▶ **Requirement**: Please print out the entries below unchanged and skip the images.
==============================
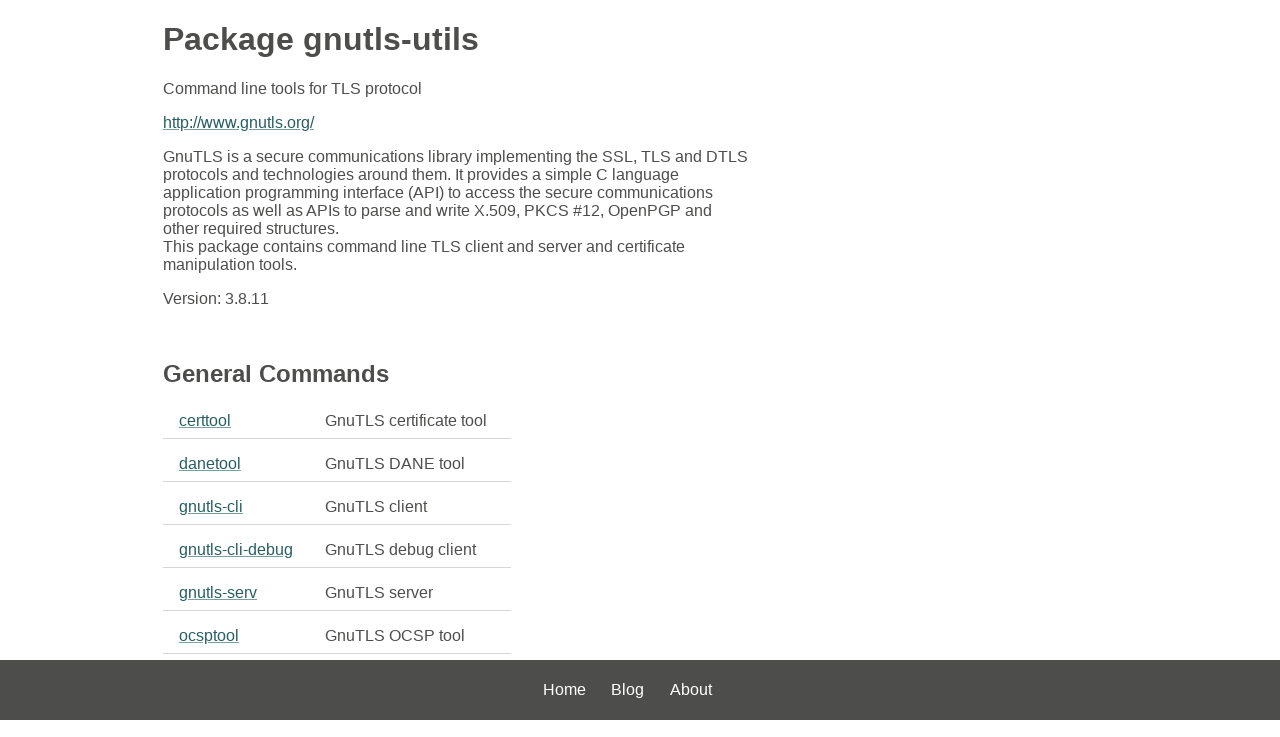

--- FILE ---
content_type: text/html; charset=UTF-8
request_url: https://www.mankier.com/package/gnutls-utils
body_size: 1679
content:
<!doctype html> <html lang=en> <head> <meta charset=utf-8> <title>Package gnutls-utils - man pages | ManKier</title> <meta name=description content="Command line tools for TLS protocol"> <link rel=canonical href=https://www.mankier.com/package/gnutls-utils> <meta name=viewport content="width=device-width,initial-scale=1"><link rel="apple-touch-icon" href="/img/icons/icon-192x192.png"><link rel=search type=application/opensearchdescription+xml title="Find man pages" href=/opensearch.xml><meta name=theme-color content=#4d4d4c><meta name=color-scheme content="light dark"><link rel=manifest href=/manifest.json><script async src="https://media.ethicalads.io/media/client/ethicalads.min.js"></script><link rel=stylesheet href=/css/main-5.css> </head> <body> <main class="main-content package-page"> <div class="adaptive" data-ea-publisher="mankiercom" data-ea-type="text"></div> <header> <h1>Package <span translate=no>gnutls-utils</span></h1> <p>Command line tools for TLS protocol</p> </header><p><a href=http://www.gnutls.org/ >http://www.gnutls.org/</a></p><p>GnuTLS is a secure communications library implementing the SSL, TLS and DTLS<br> protocols and technologies around them. It provides a simple C language<br> application programming interface (API) to access the secure communications<br> protocols as well as APIs to parse and write X.509, PKCS #12, OpenPGP and<br> other required structures.<br> This package contains command line TLS client and server and certificate<br> manipulation tools.</p><p>Version: 3.8.11</p> <table class="package-mans spacious-table"> <tbody> <tr> <td colspan=2 class=td-heading><a href=/1/ ><h2>General Commands</h2></a></td> </tr> <tr> <td><a translate=no href=/1/certtool>certtool</a></td> <td>GnuTLS certificate tool</td> </tr><tr> <td><a translate=no href=/1/danetool>danetool</a></td> <td>GnuTLS DANE tool</td> </tr><tr> <td><a translate=no href=/1/gnutls-cli>gnutls-cli</a></td> <td>GnuTLS client</td> </tr><tr> <td><a translate=no href=/1/gnutls-cli-debug>gnutls-cli-debug</a></td> <td>GnuTLS debug client</td> </tr><tr> <td><a translate=no href=/1/gnutls-serv>gnutls-serv</a></td> <td>GnuTLS server</td> </tr><tr> <td><a translate=no href=/1/ocsptool>ocsptool</a></td> <td>GnuTLS OCSP tool</td> </tr><tr> <td><a translate=no href=/1/p11tool>p11tool</a></td> <td>GnuTLS PKCS #11 tool</td> </tr><tr> <td><a translate=no href=/1/psktool>psktool</a></td> <td>GnuTLS PSK tool</td> </tr><tr> <td><a translate=no href=/1/tpmtool>tpmtool</a></td> <td>GnuTLS TPM tool</td> </tr> </tbody> </table> </main><footer><ul><li><a href=/ >Home</a><li><a href=/blog/ >Blog</a><li><a href=/about>About</a><li></ul></footer>
<script>"serviceWorker"in navigator&&window.addEventListener("load",function(){navigator.serviceWorker.register("/sw-1.js")});</script><script defer src="https://static.cloudflareinsights.com/beacon.min.js/vcd15cbe7772f49c399c6a5babf22c1241717689176015" integrity="sha512-ZpsOmlRQV6y907TI0dKBHq9Md29nnaEIPlkf84rnaERnq6zvWvPUqr2ft8M1aS28oN72PdrCzSjY4U6VaAw1EQ==" data-cf-beacon='{"version":"2024.11.0","token":"a235677dcded42be91e0a4eeb7e07744","r":1,"server_timing":{"name":{"cfCacheStatus":true,"cfEdge":true,"cfExtPri":true,"cfL4":true,"cfOrigin":true,"cfSpeedBrain":true},"location_startswith":null}}' crossorigin="anonymous"></script>
</body></html>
==============================
▶ **Task output**:
--- FILE ---
content_type: text/html; charset=UTF-8
request_url: https://www.mankier.com/package/gnutls-utils
body_size: 1679
content:
<!doctype html> <html lang=en> <head> <meta charset=utf-8> <title>Package gnutls-utils - man pages | ManKier</title> <meta name=description content="Command line tools for TLS protocol"> <link rel=canonical href=https://www.mankier.com/package/gnutls-utils> <meta name=viewport content="width=device-width,initial-scale=1"><link rel="apple-touch-icon" href="/img/icons/icon-192x192.png"><link rel=search type=application/opensearchdescription+xml title="Find man pages" href=/opensearch.xml><meta name=theme-color content=#4d4d4c><meta name=color-scheme content="light dark"><link rel=manifest href=/manifest.json><script async src="https://media.ethicalads.io/media/client/ethicalads.min.js"></script><link rel=stylesheet href=/css/main-5.css> </head> <body> <main class="main-content package-page"> <div class="adaptive" data-ea-publisher="mankiercom" data-ea-type="text"></div> <header> <h1>Package <span translate=no>gnutls-utils</span></h1> <p>Command line tools for TLS protocol</p> </header><p><a href=http://www.gnutls.org/ >http://www.gnutls.org/</a></p><p>GnuTLS is a secure communications library implementing the SSL, TLS and DTLS<br> protocols and technologies around them. It provides a simple C language<br> application programming interface (API) to access the secure communications<br> protocols as well as APIs to parse and write X.509, PKCS #12, OpenPGP and<br> other required structures.<br> This package contains command line TLS client and server and certificate<br> manipulation tools.</p><p>Version: 3.8.11</p> <table class="package-mans spacious-table"> <tbody> <tr> <td colspan=2 class=td-heading><a href=/1/ ><h2>General Commands</h2></a></td> </tr> <tr> <td><a translate=no href=/1/certtool>certtool</a></td> <td>GnuTLS certificate tool</td> </tr><tr> <td><a translate=no href=/1/danetool>danetool</a></td> <td>GnuTLS DANE tool</td> </tr><tr> <td><a translate=no href=/1/gnutls-cli>gnutls-cli</a></td> <td>GnuTLS client</td> </tr><tr> <td><a translate=no href=/1/gnutls-cli-debug>gnutls-cli-debug</a></td> <td>GnuTLS debug client</td> </tr><tr> <td><a translate=no href=/1/gnutls-serv>gnutls-serv</a></td> <td>GnuTLS server</td> </tr><tr> <td><a translate=no href=/1/ocsptool>ocsptool</a></td> <td>GnuTLS OCSP tool</td> </tr><tr> <td><a translate=no href=/1/p11tool>p11tool</a></td> <td>GnuTLS PKCS #11 tool</td> </tr><tr> <td><a translate=no href=/1/psktool>psktool</a></td> <td>GnuTLS PSK tool</td> </tr><tr> <td><a translate=no href=/1/tpmtool>tpmtool</a></td> <td>GnuTLS TPM tool</td> </tr> </tbody> </table> </main><footer><ul><li><a href=/ >Home</a><li><a href=/blog/ >Blog</a><li><a href=/about>About</a><li></ul></footer>
<script>"serviceWorker"in navigator&&window.addEventListener("load",function(){navigator.serviceWorker.register("/sw-1.js")});</script><script defer src="https://static.cloudflareinsights.com/beacon.min.js/vcd15cbe7772f49c399c6a5babf22c1241717689176015" integrity="sha512-ZpsOmlRQV6y907TI0dKBHq9Md29nnaEIPlkf84rnaERnq6zvWvPUqr2ft8M1aS28oN72PdrCzSjY4U6VaAw1EQ==" data-cf-beacon='{"version":"2024.11.0","token":"a235677dcded42be91e0a4eeb7e07744","r":1,"server_timing":{"name":{"cfCacheStatus":true,"cfEdge":true,"cfExtPri":true,"cfL4":true,"cfOrigin":true,"cfSpeedBrain":true},"location_startswith":null}}' crossorigin="anonymous"></script>
</body></html>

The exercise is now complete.